Che questo caldo asfissiante e insopportabile non sia una cosa normale lo prova, probabilmente, il fatto che in tutti i telegiornali locali sia riportato come notizia di apertura. IMG_20170103_163531.jpgQuindi non siamo noi che non ci ricordiamo, o che lo soffriamo particolarmente, ma è tutta la popolazione argentina.

In Paraguay in effetti sembravano quasi non farci caso visto anche lo stoicismo con cui 70 mila persone sono state sotto il sole per tutto il giorno il 2 gennaio ad aspettare il passaggio dei 318 della Dakar sul palco a Costanera, ma in Argentina è tutt'altro paio di maniche.
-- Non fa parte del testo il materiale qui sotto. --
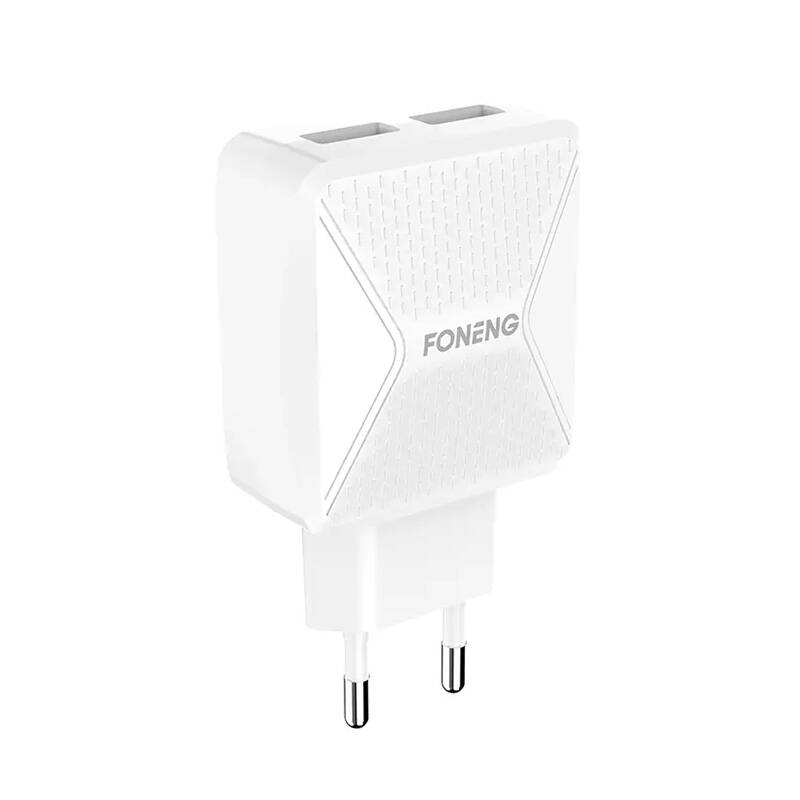 Punjač Foneng EU35 USB-A + Micro USB 2.4A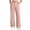 Pink, variant on hoksml Girls Straight Leg Dress Pants, High Waist School Uniform Trousers with Pockets, Kids Casual Pants for 5-15 Years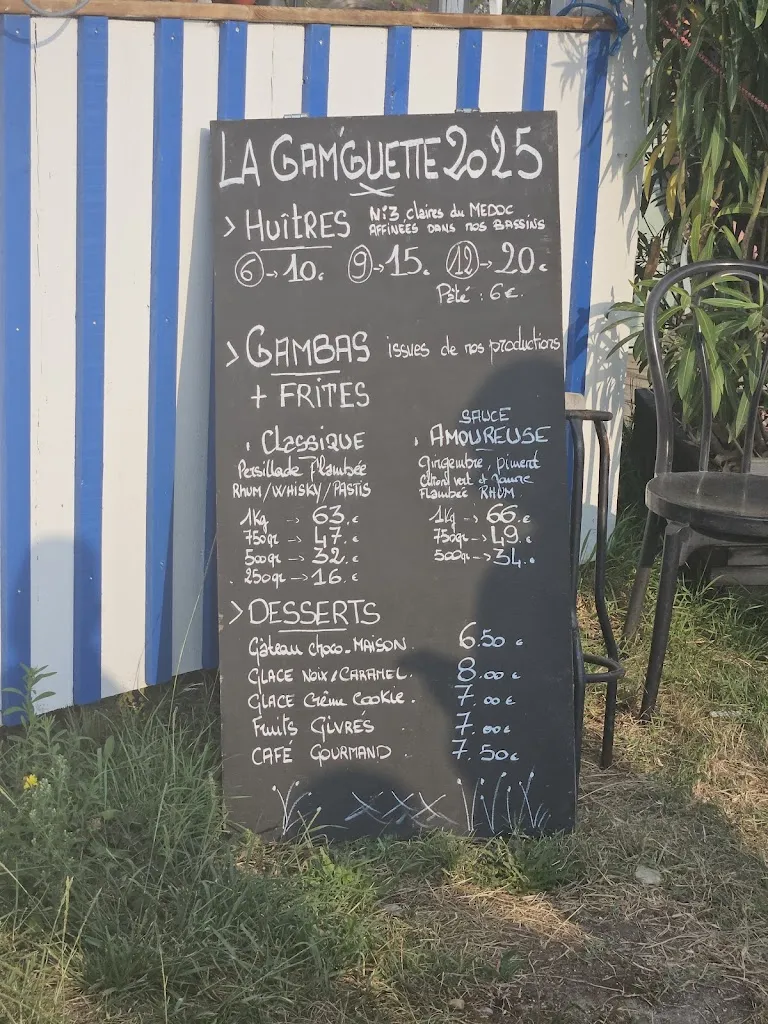 Menu_La GAM'GUETTE_Verdon-sur-Mer_image_1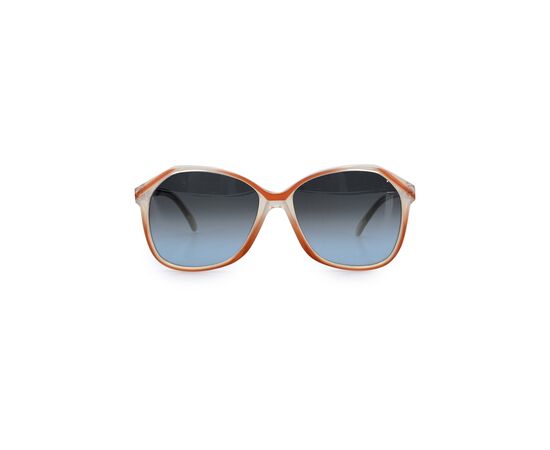 YVES SAINT LAURENT Occhiali da Sole Vintage in Acetato Col. Arancione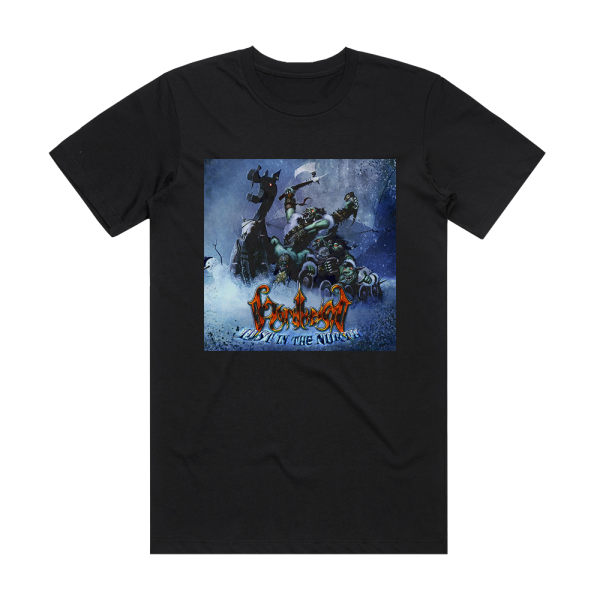 Nordheim Lost In The North Album Cover T-Shirt Black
La gente non esce nelle ore più calde e chi sta in giro ha in testa un asciugamano bagnato perchè è l'unico modo di sopravvivere..se questo vi sembra normale... Un'immagine emblematica di questo caldo cocente oggi la davano le mucche, le splendide mucche argentine che si sono incontrate a bizzeffe lungo il trasferimento che da Resistencia portava a San Miguel de Tucuman. In campi immensi e vasti stavano tutte appiccicate l'una all'altra sotto l'unico albero che forniva una lievissima ombra, alle tre di pomeriggio. Erano buffe da vedere perchè quasi non ci stavano, ma anche loro soffrivano come tutti.
Se l'organizzazione della Dakar voleva far passare ai partecipanti, a tutti, proprio tutti, lo spauracchio dell'altitudine e della Bolivia, ci è riuscita benissimo.
Ora tutti si chiedono con impazienza, quando saliamo in quota? E' l'unica cosa che fornisce un filo di sollievo in queste giornate da 47 gradi fatte di una umidità che ricopre ogni cosa, a cominciare dal cielo, e non lascia respirare. Di gradi alla Dakar in Sud America se ne sono trovati anche di più, per esempio a San Juan dove la gara passerà nella seconda settimana, che di solito ospita all'interno del suo autodromo infernale la carovana con una media di 48/50 gradi di temperatura, ma non c'è l'umidità di questi giorni.
Ricorda l'Africa tutto questo caldo, non neghiamolo. Oggi la gente, nel senso di popolazione e soprattutto i bambini, si buttavano nei grandi fiumi marroni per la tanta pioggia e il fango per cercare un po' di refrigerio, esattamente come facevano in Senegal i bambini africani mentre si aspettava il Bac che traghettava i mezzi in gara da una sponda all'altra del fiume. Così come la ricordano le contrattazioni improvvisate a bordo strada per lavare i veicoli all'uscita di una speciale piena di fango. E quasi quasi si rimpiange in questi primi giorni il freddo della Libia, o anche del Marocco.
Ma cambierà, di sicuro cambieranno lo scenario e la temperatura...a brevissimo.